*** BRANO DI TESTO ***

Poi c’è un altro fenomeno che, non so, lo dico chiaramente, non so se si possa riferire a questo caso. Adesso il caso particolare lo lascio da parte. Ho detto che mi sembra giusto fare riferimento alle organizzazioni internazionali. Ma c’è un fenomeno. Quando avviene la liberazione di un popolo e lo Stato dominante vede che se ne deve andare – in Africa ci sono state tante liberazioni dalla Francia, dalla Gran Bretagna, dal Belgio, dall’Italia…, hanno dovuto andarsene –, alcune sono maturate bene, ma in tutte c’è sempre la tentazione di andarsene “con qualcosa in tasca”. Sì, io concedo la liberazione a questo popolo ma qualche “briciola” la porto con me… Per esempio, do la liberazione al Paese ma “dal pavimento in su”: il sottosuolo rimane mio. È un esempio, non so se è vero, ma per fare un esempio. C’è sempre questa tentazione. Credo che le organizzazioni internazionali debbano attuare anche un processo di accompagnamento, riconoscendo alle potenze dominanti quello che hanno fatto per quel Paese e riconoscendo la buona volontà di andarsene e aiutandole affinché se ne vadano totalmente, con libertà, con fratellanza. È un lavoro culturale lento dell’umanità e in questo le istituzioni internazionali ci aiutano tanto, sempre, e dobbiamo andare avanti rafforzando le istituzioni internazionali: le Nazioni Unite, che riprendano quello spirito…; l’Unione Europa, che sia più forte, non nel senso del dominio, ma nel senso di giustizia, fratellanza, unità per tutti. Questa credo sia una delle cose importanti.

*** RECORD ***

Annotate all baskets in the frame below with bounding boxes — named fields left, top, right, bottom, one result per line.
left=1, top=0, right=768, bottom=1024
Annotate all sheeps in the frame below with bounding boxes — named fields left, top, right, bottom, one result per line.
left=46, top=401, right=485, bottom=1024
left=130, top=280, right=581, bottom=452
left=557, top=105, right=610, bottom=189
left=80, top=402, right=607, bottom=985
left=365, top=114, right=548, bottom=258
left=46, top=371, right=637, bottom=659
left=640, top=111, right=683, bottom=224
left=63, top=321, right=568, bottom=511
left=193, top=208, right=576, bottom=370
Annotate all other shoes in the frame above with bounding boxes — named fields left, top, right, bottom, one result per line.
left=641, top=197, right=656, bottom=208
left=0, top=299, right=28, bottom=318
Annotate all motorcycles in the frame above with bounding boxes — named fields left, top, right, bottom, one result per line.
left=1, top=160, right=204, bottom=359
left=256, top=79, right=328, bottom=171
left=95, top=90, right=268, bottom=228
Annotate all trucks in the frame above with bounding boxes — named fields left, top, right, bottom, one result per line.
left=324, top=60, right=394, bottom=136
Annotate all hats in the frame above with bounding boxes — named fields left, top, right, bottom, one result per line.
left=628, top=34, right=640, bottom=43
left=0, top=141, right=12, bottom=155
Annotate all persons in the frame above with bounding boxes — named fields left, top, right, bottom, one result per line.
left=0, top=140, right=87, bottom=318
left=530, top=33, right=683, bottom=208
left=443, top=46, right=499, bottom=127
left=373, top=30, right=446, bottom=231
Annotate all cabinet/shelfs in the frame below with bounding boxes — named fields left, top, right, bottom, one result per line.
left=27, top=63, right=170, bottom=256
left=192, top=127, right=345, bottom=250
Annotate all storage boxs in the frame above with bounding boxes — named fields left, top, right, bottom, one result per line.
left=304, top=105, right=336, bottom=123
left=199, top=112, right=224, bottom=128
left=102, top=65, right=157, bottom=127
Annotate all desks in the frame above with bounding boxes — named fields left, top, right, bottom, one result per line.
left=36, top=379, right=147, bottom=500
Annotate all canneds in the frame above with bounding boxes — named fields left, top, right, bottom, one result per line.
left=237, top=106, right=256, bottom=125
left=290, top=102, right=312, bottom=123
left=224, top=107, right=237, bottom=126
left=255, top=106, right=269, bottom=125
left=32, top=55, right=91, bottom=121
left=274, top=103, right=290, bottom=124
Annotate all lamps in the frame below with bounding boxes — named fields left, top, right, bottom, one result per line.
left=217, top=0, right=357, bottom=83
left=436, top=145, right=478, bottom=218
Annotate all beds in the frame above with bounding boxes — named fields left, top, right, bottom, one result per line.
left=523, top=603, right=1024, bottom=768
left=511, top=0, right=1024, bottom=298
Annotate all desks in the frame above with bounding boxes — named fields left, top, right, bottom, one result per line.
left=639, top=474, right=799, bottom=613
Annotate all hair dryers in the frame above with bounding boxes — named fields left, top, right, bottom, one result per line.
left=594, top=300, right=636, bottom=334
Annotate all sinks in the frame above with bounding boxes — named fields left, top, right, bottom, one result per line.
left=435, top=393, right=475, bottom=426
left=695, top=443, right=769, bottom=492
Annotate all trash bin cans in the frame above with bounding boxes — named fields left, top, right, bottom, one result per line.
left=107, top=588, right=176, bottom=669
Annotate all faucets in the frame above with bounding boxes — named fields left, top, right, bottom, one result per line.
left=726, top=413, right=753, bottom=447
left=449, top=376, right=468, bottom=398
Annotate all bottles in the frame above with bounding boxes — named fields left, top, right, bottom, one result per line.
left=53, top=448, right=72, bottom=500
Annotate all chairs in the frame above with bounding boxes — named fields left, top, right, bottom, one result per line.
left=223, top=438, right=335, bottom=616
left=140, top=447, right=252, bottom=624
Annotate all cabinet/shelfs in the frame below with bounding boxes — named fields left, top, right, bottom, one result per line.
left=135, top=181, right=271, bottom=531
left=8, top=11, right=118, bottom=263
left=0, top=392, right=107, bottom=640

***

### COSA FARAI
1. Rispondi a queste domande sul brano che parla della liberazione dei popoli:
(a) Da quali Paesi si sono liberati i popoli dell'Africa, secondo il brano?
(b) Nell'esempio della liberazione "dal pavimento in su", che cosa tiene per sé lo Stato dominante?
(c) In che senso l'Unione Europea dovrebbe essere più forte?
2. Prosegui il brano sulla liberazione dei popoli, partendo subito dopo la sua ultima frase.
Per svolgere il lavoro i record non servono.

### RISPOSTE PER COMPITO
1.
(a) Dalla Francia, dalla Gran Bretagna, dal Belgio e dall'Italia.
(b) Il sottosuolo.
(c) Non nel senso del dominio, ma nel senso di giustizia, fratellanza e unità per tutti.

2.
Ma c’è un’altra cosa che vorrei dire approfittando del Suo intervento. Oggi non ci sono colonizzazioni geografiche – almeno non tante… –, ma ci sono colonizzazioni ideologiche, che vogliono entrare nella cultura dei popoli e cambiare quella cultura e omogeneizzare l’umanità. È l’immagine della globalizzazione come una sfera: tutti uguali, ogni punto equidistante dal centro. Invece la vera globalizzazione non è una sfera, è un poliedro dove ogni popolo, ogni nazione conserva la propria identità ma si unisce a tutta l’umanità. Invece la colonizzazione ideologica cerca di cancellare l’identità degli altri per renderli uguali; e vengono con proposte ideologiche che vanno contro la natura di quel popolo, contro la storia di quel popolo, contro i valori di quel popolo. Dobbiamo rispettare l’identità dei popoli. Questa è una premessa da difendere sempre. Va rispettata l’identità dei popoli, e così cacciamo via tutte le colonizzazioni. Grazie.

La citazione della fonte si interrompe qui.